Restate word for word the lines below, from the one containing "HKBU InfoDay" through the final line, with no pictures included.

- [AVAILABLE RECORDS]:
□ □ □ □

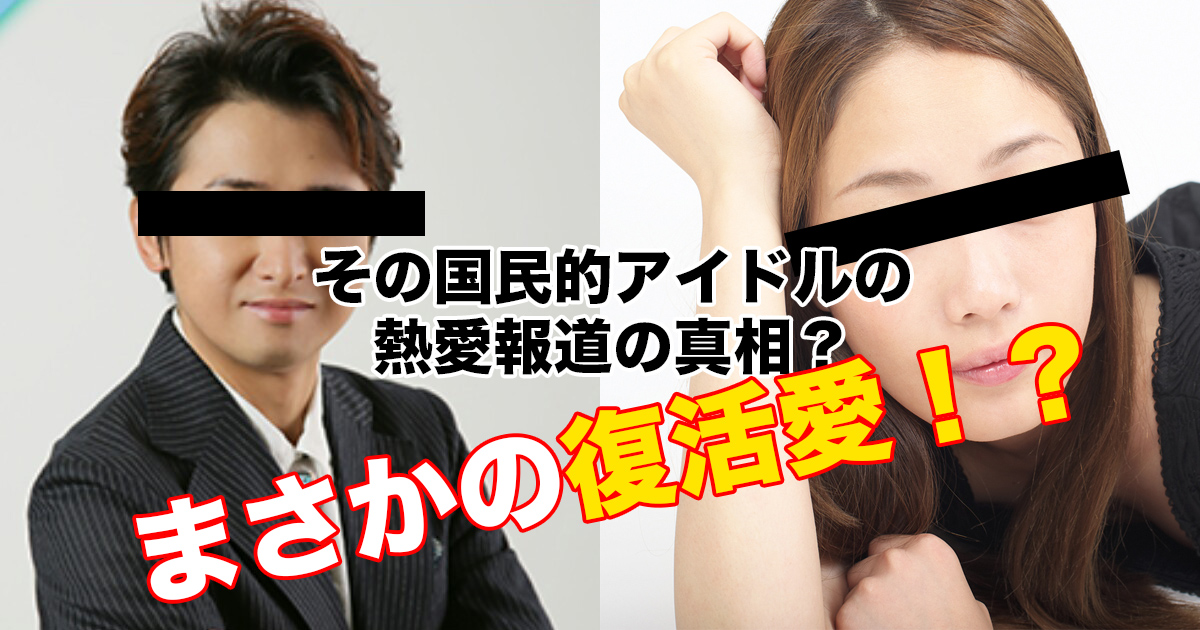 88 3 - 【芸能人ネタ】 大野智と夏目鈴の現在は?まさかの復活愛?フライデーは捏造?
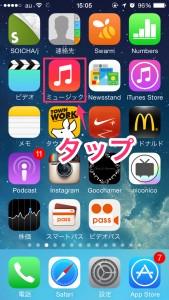 iPhone-2014_07_25-15_05_48_000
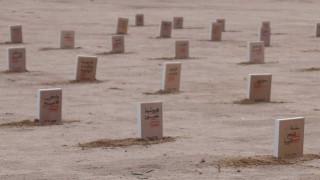 4.300 συγγραφείς θαμμένοι στο Νεκροταφείο των Απαγορευμένων Βιβλίων του Κουβέιτ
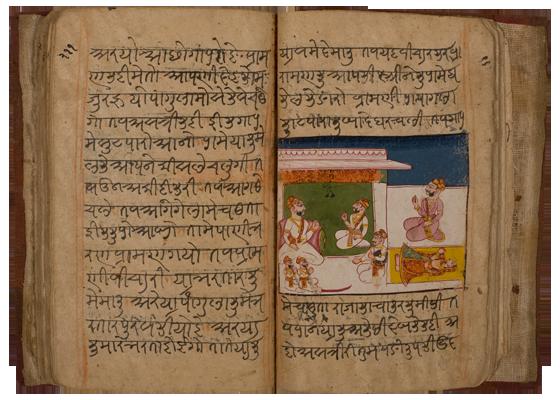 manuscript sanskrit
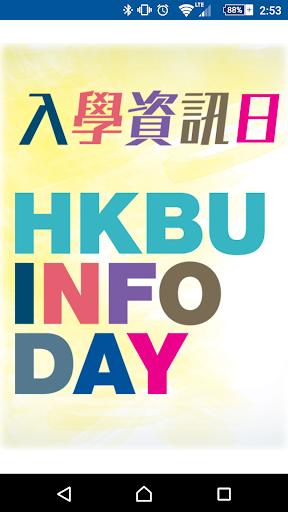 HKBU InfoDay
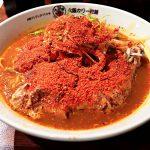 心斎橋・南船場 ラーメン 大阪イレブンスパイス+ 大阪カリー拉麺(浪花カリーラーメン)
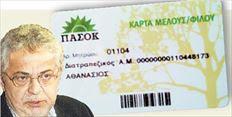 «Δεν μπορώ να φανταστώ  πώς θα καλύπταμε τα έξοδα  δύο εκλογικών αναμετρήσεων μέσα στην ίδια χρονιά» τόνισε ο γενικός διευθυντής  του ΠΑΣΟΚ Ροβέρτος Σπυρόπουλος, αναφέροντας ότι  τα 4 εκατ. ευρώ από την είσπραξη συνδρομών με τις  κάρτες μελών «αξιοποιήθηκαν» στην κάλυψη των εκλογικών εξόδων σε επίπεδο περιφέρειας και στην ενίσχυση των περιφερειακών οργανώσεων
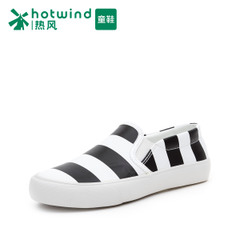 Hot spring and autumn shoes children shoes boys shoes PU leather casual shoes a pedal lazy people 67W5737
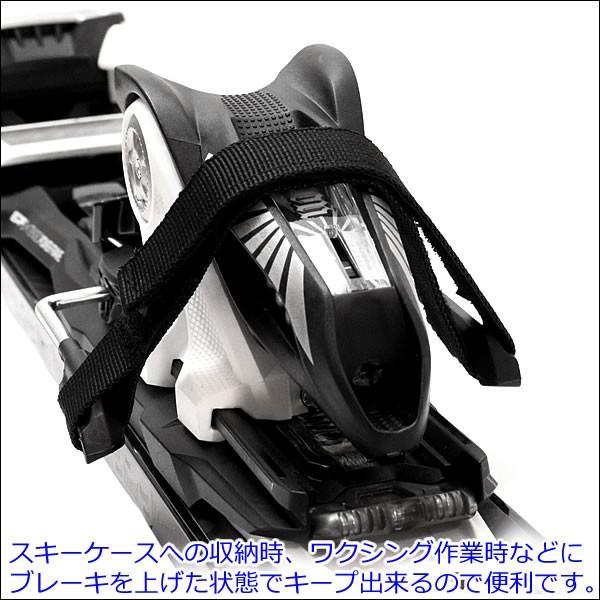 Websports オリジナル スキービンディング用 ブレーキストッパー ブラック 2本入 53043 チューンナップ用品|websports|02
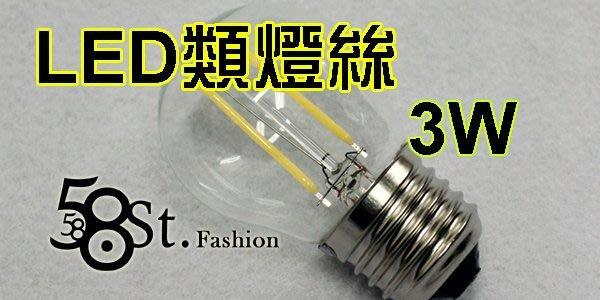 【58街】台灣LED晶元光電燈絲 全電壓「LED類燈絲 E27_3W G45燈泡」。編號_G-153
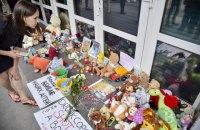 Четвертому подозреваемому в убийстве 5-летнего Кирилла Тлявова избрали меру пресечения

□ □ □ □

- [ANSWER TO THIS TASK]:
 HKBU InfoDay
 心斎橋・南船場 ラーメン 大阪イレブンスパイス+ 大阪カリー拉麺(浪花カリーラーメン)
 «Δεν μπορώ να φανταστώ  πώς θα καλύπταμε τα έξοδα  δύο εκλογικών αναμετρήσεων μέσα στην ίδια χρονιά» τόνισε ο γενικός διευθυντής  του ΠΑΣΟΚ Ροβέρτος Σπυρόπουλος, αναφέροντας ότι  τα 4 εκατ. ευρώ από την είσπραξη συνδρομών με τις  κάρτες μελών «αξιοποιήθηκαν» στην κάλυψη των εκλογικών εξόδων σε επίπεδο περιφέρειας και στην ενίσχυση των περιφερειακών οργανώσεων
 Hot spring and autumn shoes children shoes boys shoes PU leather casual shoes a pedal lazy people 67W5737
 Websports オリジナル スキービンディング用 ブレーキストッパー ブラック 2本入 53043 チューンナップ用品|websports|02
 【58街】台灣LED晶元光電燈絲 全電壓「LED類燈絲 E27_3W G45燈泡」。編號_G-153
 Четвертому подозреваемому в убийстве 5-летнего Кирилла Тлявова избрали меру пресечения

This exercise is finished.